Do’s and don’ts in MEEK Micrografting
- Prior to the first use, please take close look at the instruction film supplied with the equipment.
- Don’t put any oil or other fatty substance on the patients skin when harvesting the graft. This prevents the glue from sticking the graft to the gauze. Use saline solution instead.
- Don’t harvest a graft so thick that fatty tissue is visible at the dermal side. Such fatty tissue will cause the graft to slip on the cork plate at cutting. Normally the MEEK technique is used for split thickness grafts (thickness approx. 0.3 mm).
- Never sterilize the motor!!
- Check before use whether or not the screws of the bridge are fixed (by hand).
- Use pressure air to drive the motor (pressure 4-7 bars).
- When activating the motor with the foot pedal, always press the foot pedal completely. Don’t try to throttle the airflow by pressing it partly as this will cause air leakage.
- Before use, briefly immerse the cork plate in saline solution.
- Place the graft on the cork plate dermal side down. Alternatively place the graft on a cutting board epidermal side down and subsequently place the cork plate on top of it.
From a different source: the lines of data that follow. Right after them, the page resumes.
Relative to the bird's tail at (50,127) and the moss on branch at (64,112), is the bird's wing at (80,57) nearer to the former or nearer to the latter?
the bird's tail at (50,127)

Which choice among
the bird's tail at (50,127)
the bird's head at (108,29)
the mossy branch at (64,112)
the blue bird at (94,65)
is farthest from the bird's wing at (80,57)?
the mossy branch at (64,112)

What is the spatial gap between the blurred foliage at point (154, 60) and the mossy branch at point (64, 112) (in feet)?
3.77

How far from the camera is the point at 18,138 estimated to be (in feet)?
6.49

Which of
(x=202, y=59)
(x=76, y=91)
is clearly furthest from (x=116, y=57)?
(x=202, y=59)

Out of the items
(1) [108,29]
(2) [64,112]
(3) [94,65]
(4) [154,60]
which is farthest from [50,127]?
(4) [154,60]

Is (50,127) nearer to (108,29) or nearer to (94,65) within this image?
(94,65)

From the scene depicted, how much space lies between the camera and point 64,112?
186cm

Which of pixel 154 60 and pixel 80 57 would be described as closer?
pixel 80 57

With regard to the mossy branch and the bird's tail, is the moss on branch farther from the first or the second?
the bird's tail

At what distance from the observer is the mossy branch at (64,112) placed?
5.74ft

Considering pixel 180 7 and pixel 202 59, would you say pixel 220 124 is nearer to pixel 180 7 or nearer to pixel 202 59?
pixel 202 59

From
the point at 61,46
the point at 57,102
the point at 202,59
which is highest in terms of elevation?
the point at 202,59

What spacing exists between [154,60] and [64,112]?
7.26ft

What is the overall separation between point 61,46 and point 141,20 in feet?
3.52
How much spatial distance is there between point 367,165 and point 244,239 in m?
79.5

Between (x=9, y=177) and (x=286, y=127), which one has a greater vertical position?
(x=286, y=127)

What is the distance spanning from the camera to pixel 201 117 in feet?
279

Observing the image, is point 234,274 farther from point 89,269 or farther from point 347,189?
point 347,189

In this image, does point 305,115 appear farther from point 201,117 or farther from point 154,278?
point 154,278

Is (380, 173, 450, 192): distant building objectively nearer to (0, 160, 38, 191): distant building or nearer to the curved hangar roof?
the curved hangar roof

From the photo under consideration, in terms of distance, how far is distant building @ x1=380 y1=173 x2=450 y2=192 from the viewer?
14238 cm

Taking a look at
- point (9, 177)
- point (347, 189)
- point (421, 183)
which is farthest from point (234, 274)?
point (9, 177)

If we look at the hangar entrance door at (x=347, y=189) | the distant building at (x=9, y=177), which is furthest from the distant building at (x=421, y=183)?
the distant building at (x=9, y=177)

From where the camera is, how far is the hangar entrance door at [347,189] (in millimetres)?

Whichever technique used the dermal side of the graft should face the cork plate.
- Don’t let the graft overlap the cork plate. The size of the graft should be the same as the size of cork plate (42×42 mm) or just slightly smaller. You can use the cutting aid (“stamp”) to be sure the graft is the correct size (41×41 mm).
- Moisten the underside of the cover (the grating) of the cutting block before closing it to prevent the graft from sticking to the cover when opening. However, if the graft sticks to the cover use the “cam” to press it back to the cork plate before opening the cover.
- Always place the cutting block in the machine at the side of the hand wheel and then move it towards the other side, not the other way round.
- Don’t spray too much glue on the graft. After spraying the graft should appear glossy. No “pool” of glue should be seen. Spray from a distance of about 20 cm and keep the spray moving over the surface of the graft.
- Allow the glue to dry for at the very least 8 minutes before pressing the cork plate with the graft onto the pre-folded gauze. Longer drying times will not harm.
- Remove the cork plate from the prefolded gauze only immediately before transplantation to prevent the graft from drying. If transplantation is delayed, keep the cork plate on the gauze or wrap the prefolded gauzes in moistened dressings. You can also unfold the gauzes and put them into saline solution until the moment of transplantation.
- At transplantation, fix the gauze with the graft islands firmly onto the wound bed with staples. This is to prevent the gauze from moving during dressing changes. Also stretch the fabric (all pleats completely unfolded) before stapling it for good contact between grafts and wound bed.
- Don’t place the cutting axis blades onto a hard surface (table). You will damage the blades. After use you can take out the axis from the machine and clean the blades with a soft brush. Put the axis back in the machine for washing and sterilization.
- During transport the cutting block should be under the bridge to prevent it from falling from the machine when turned upside down.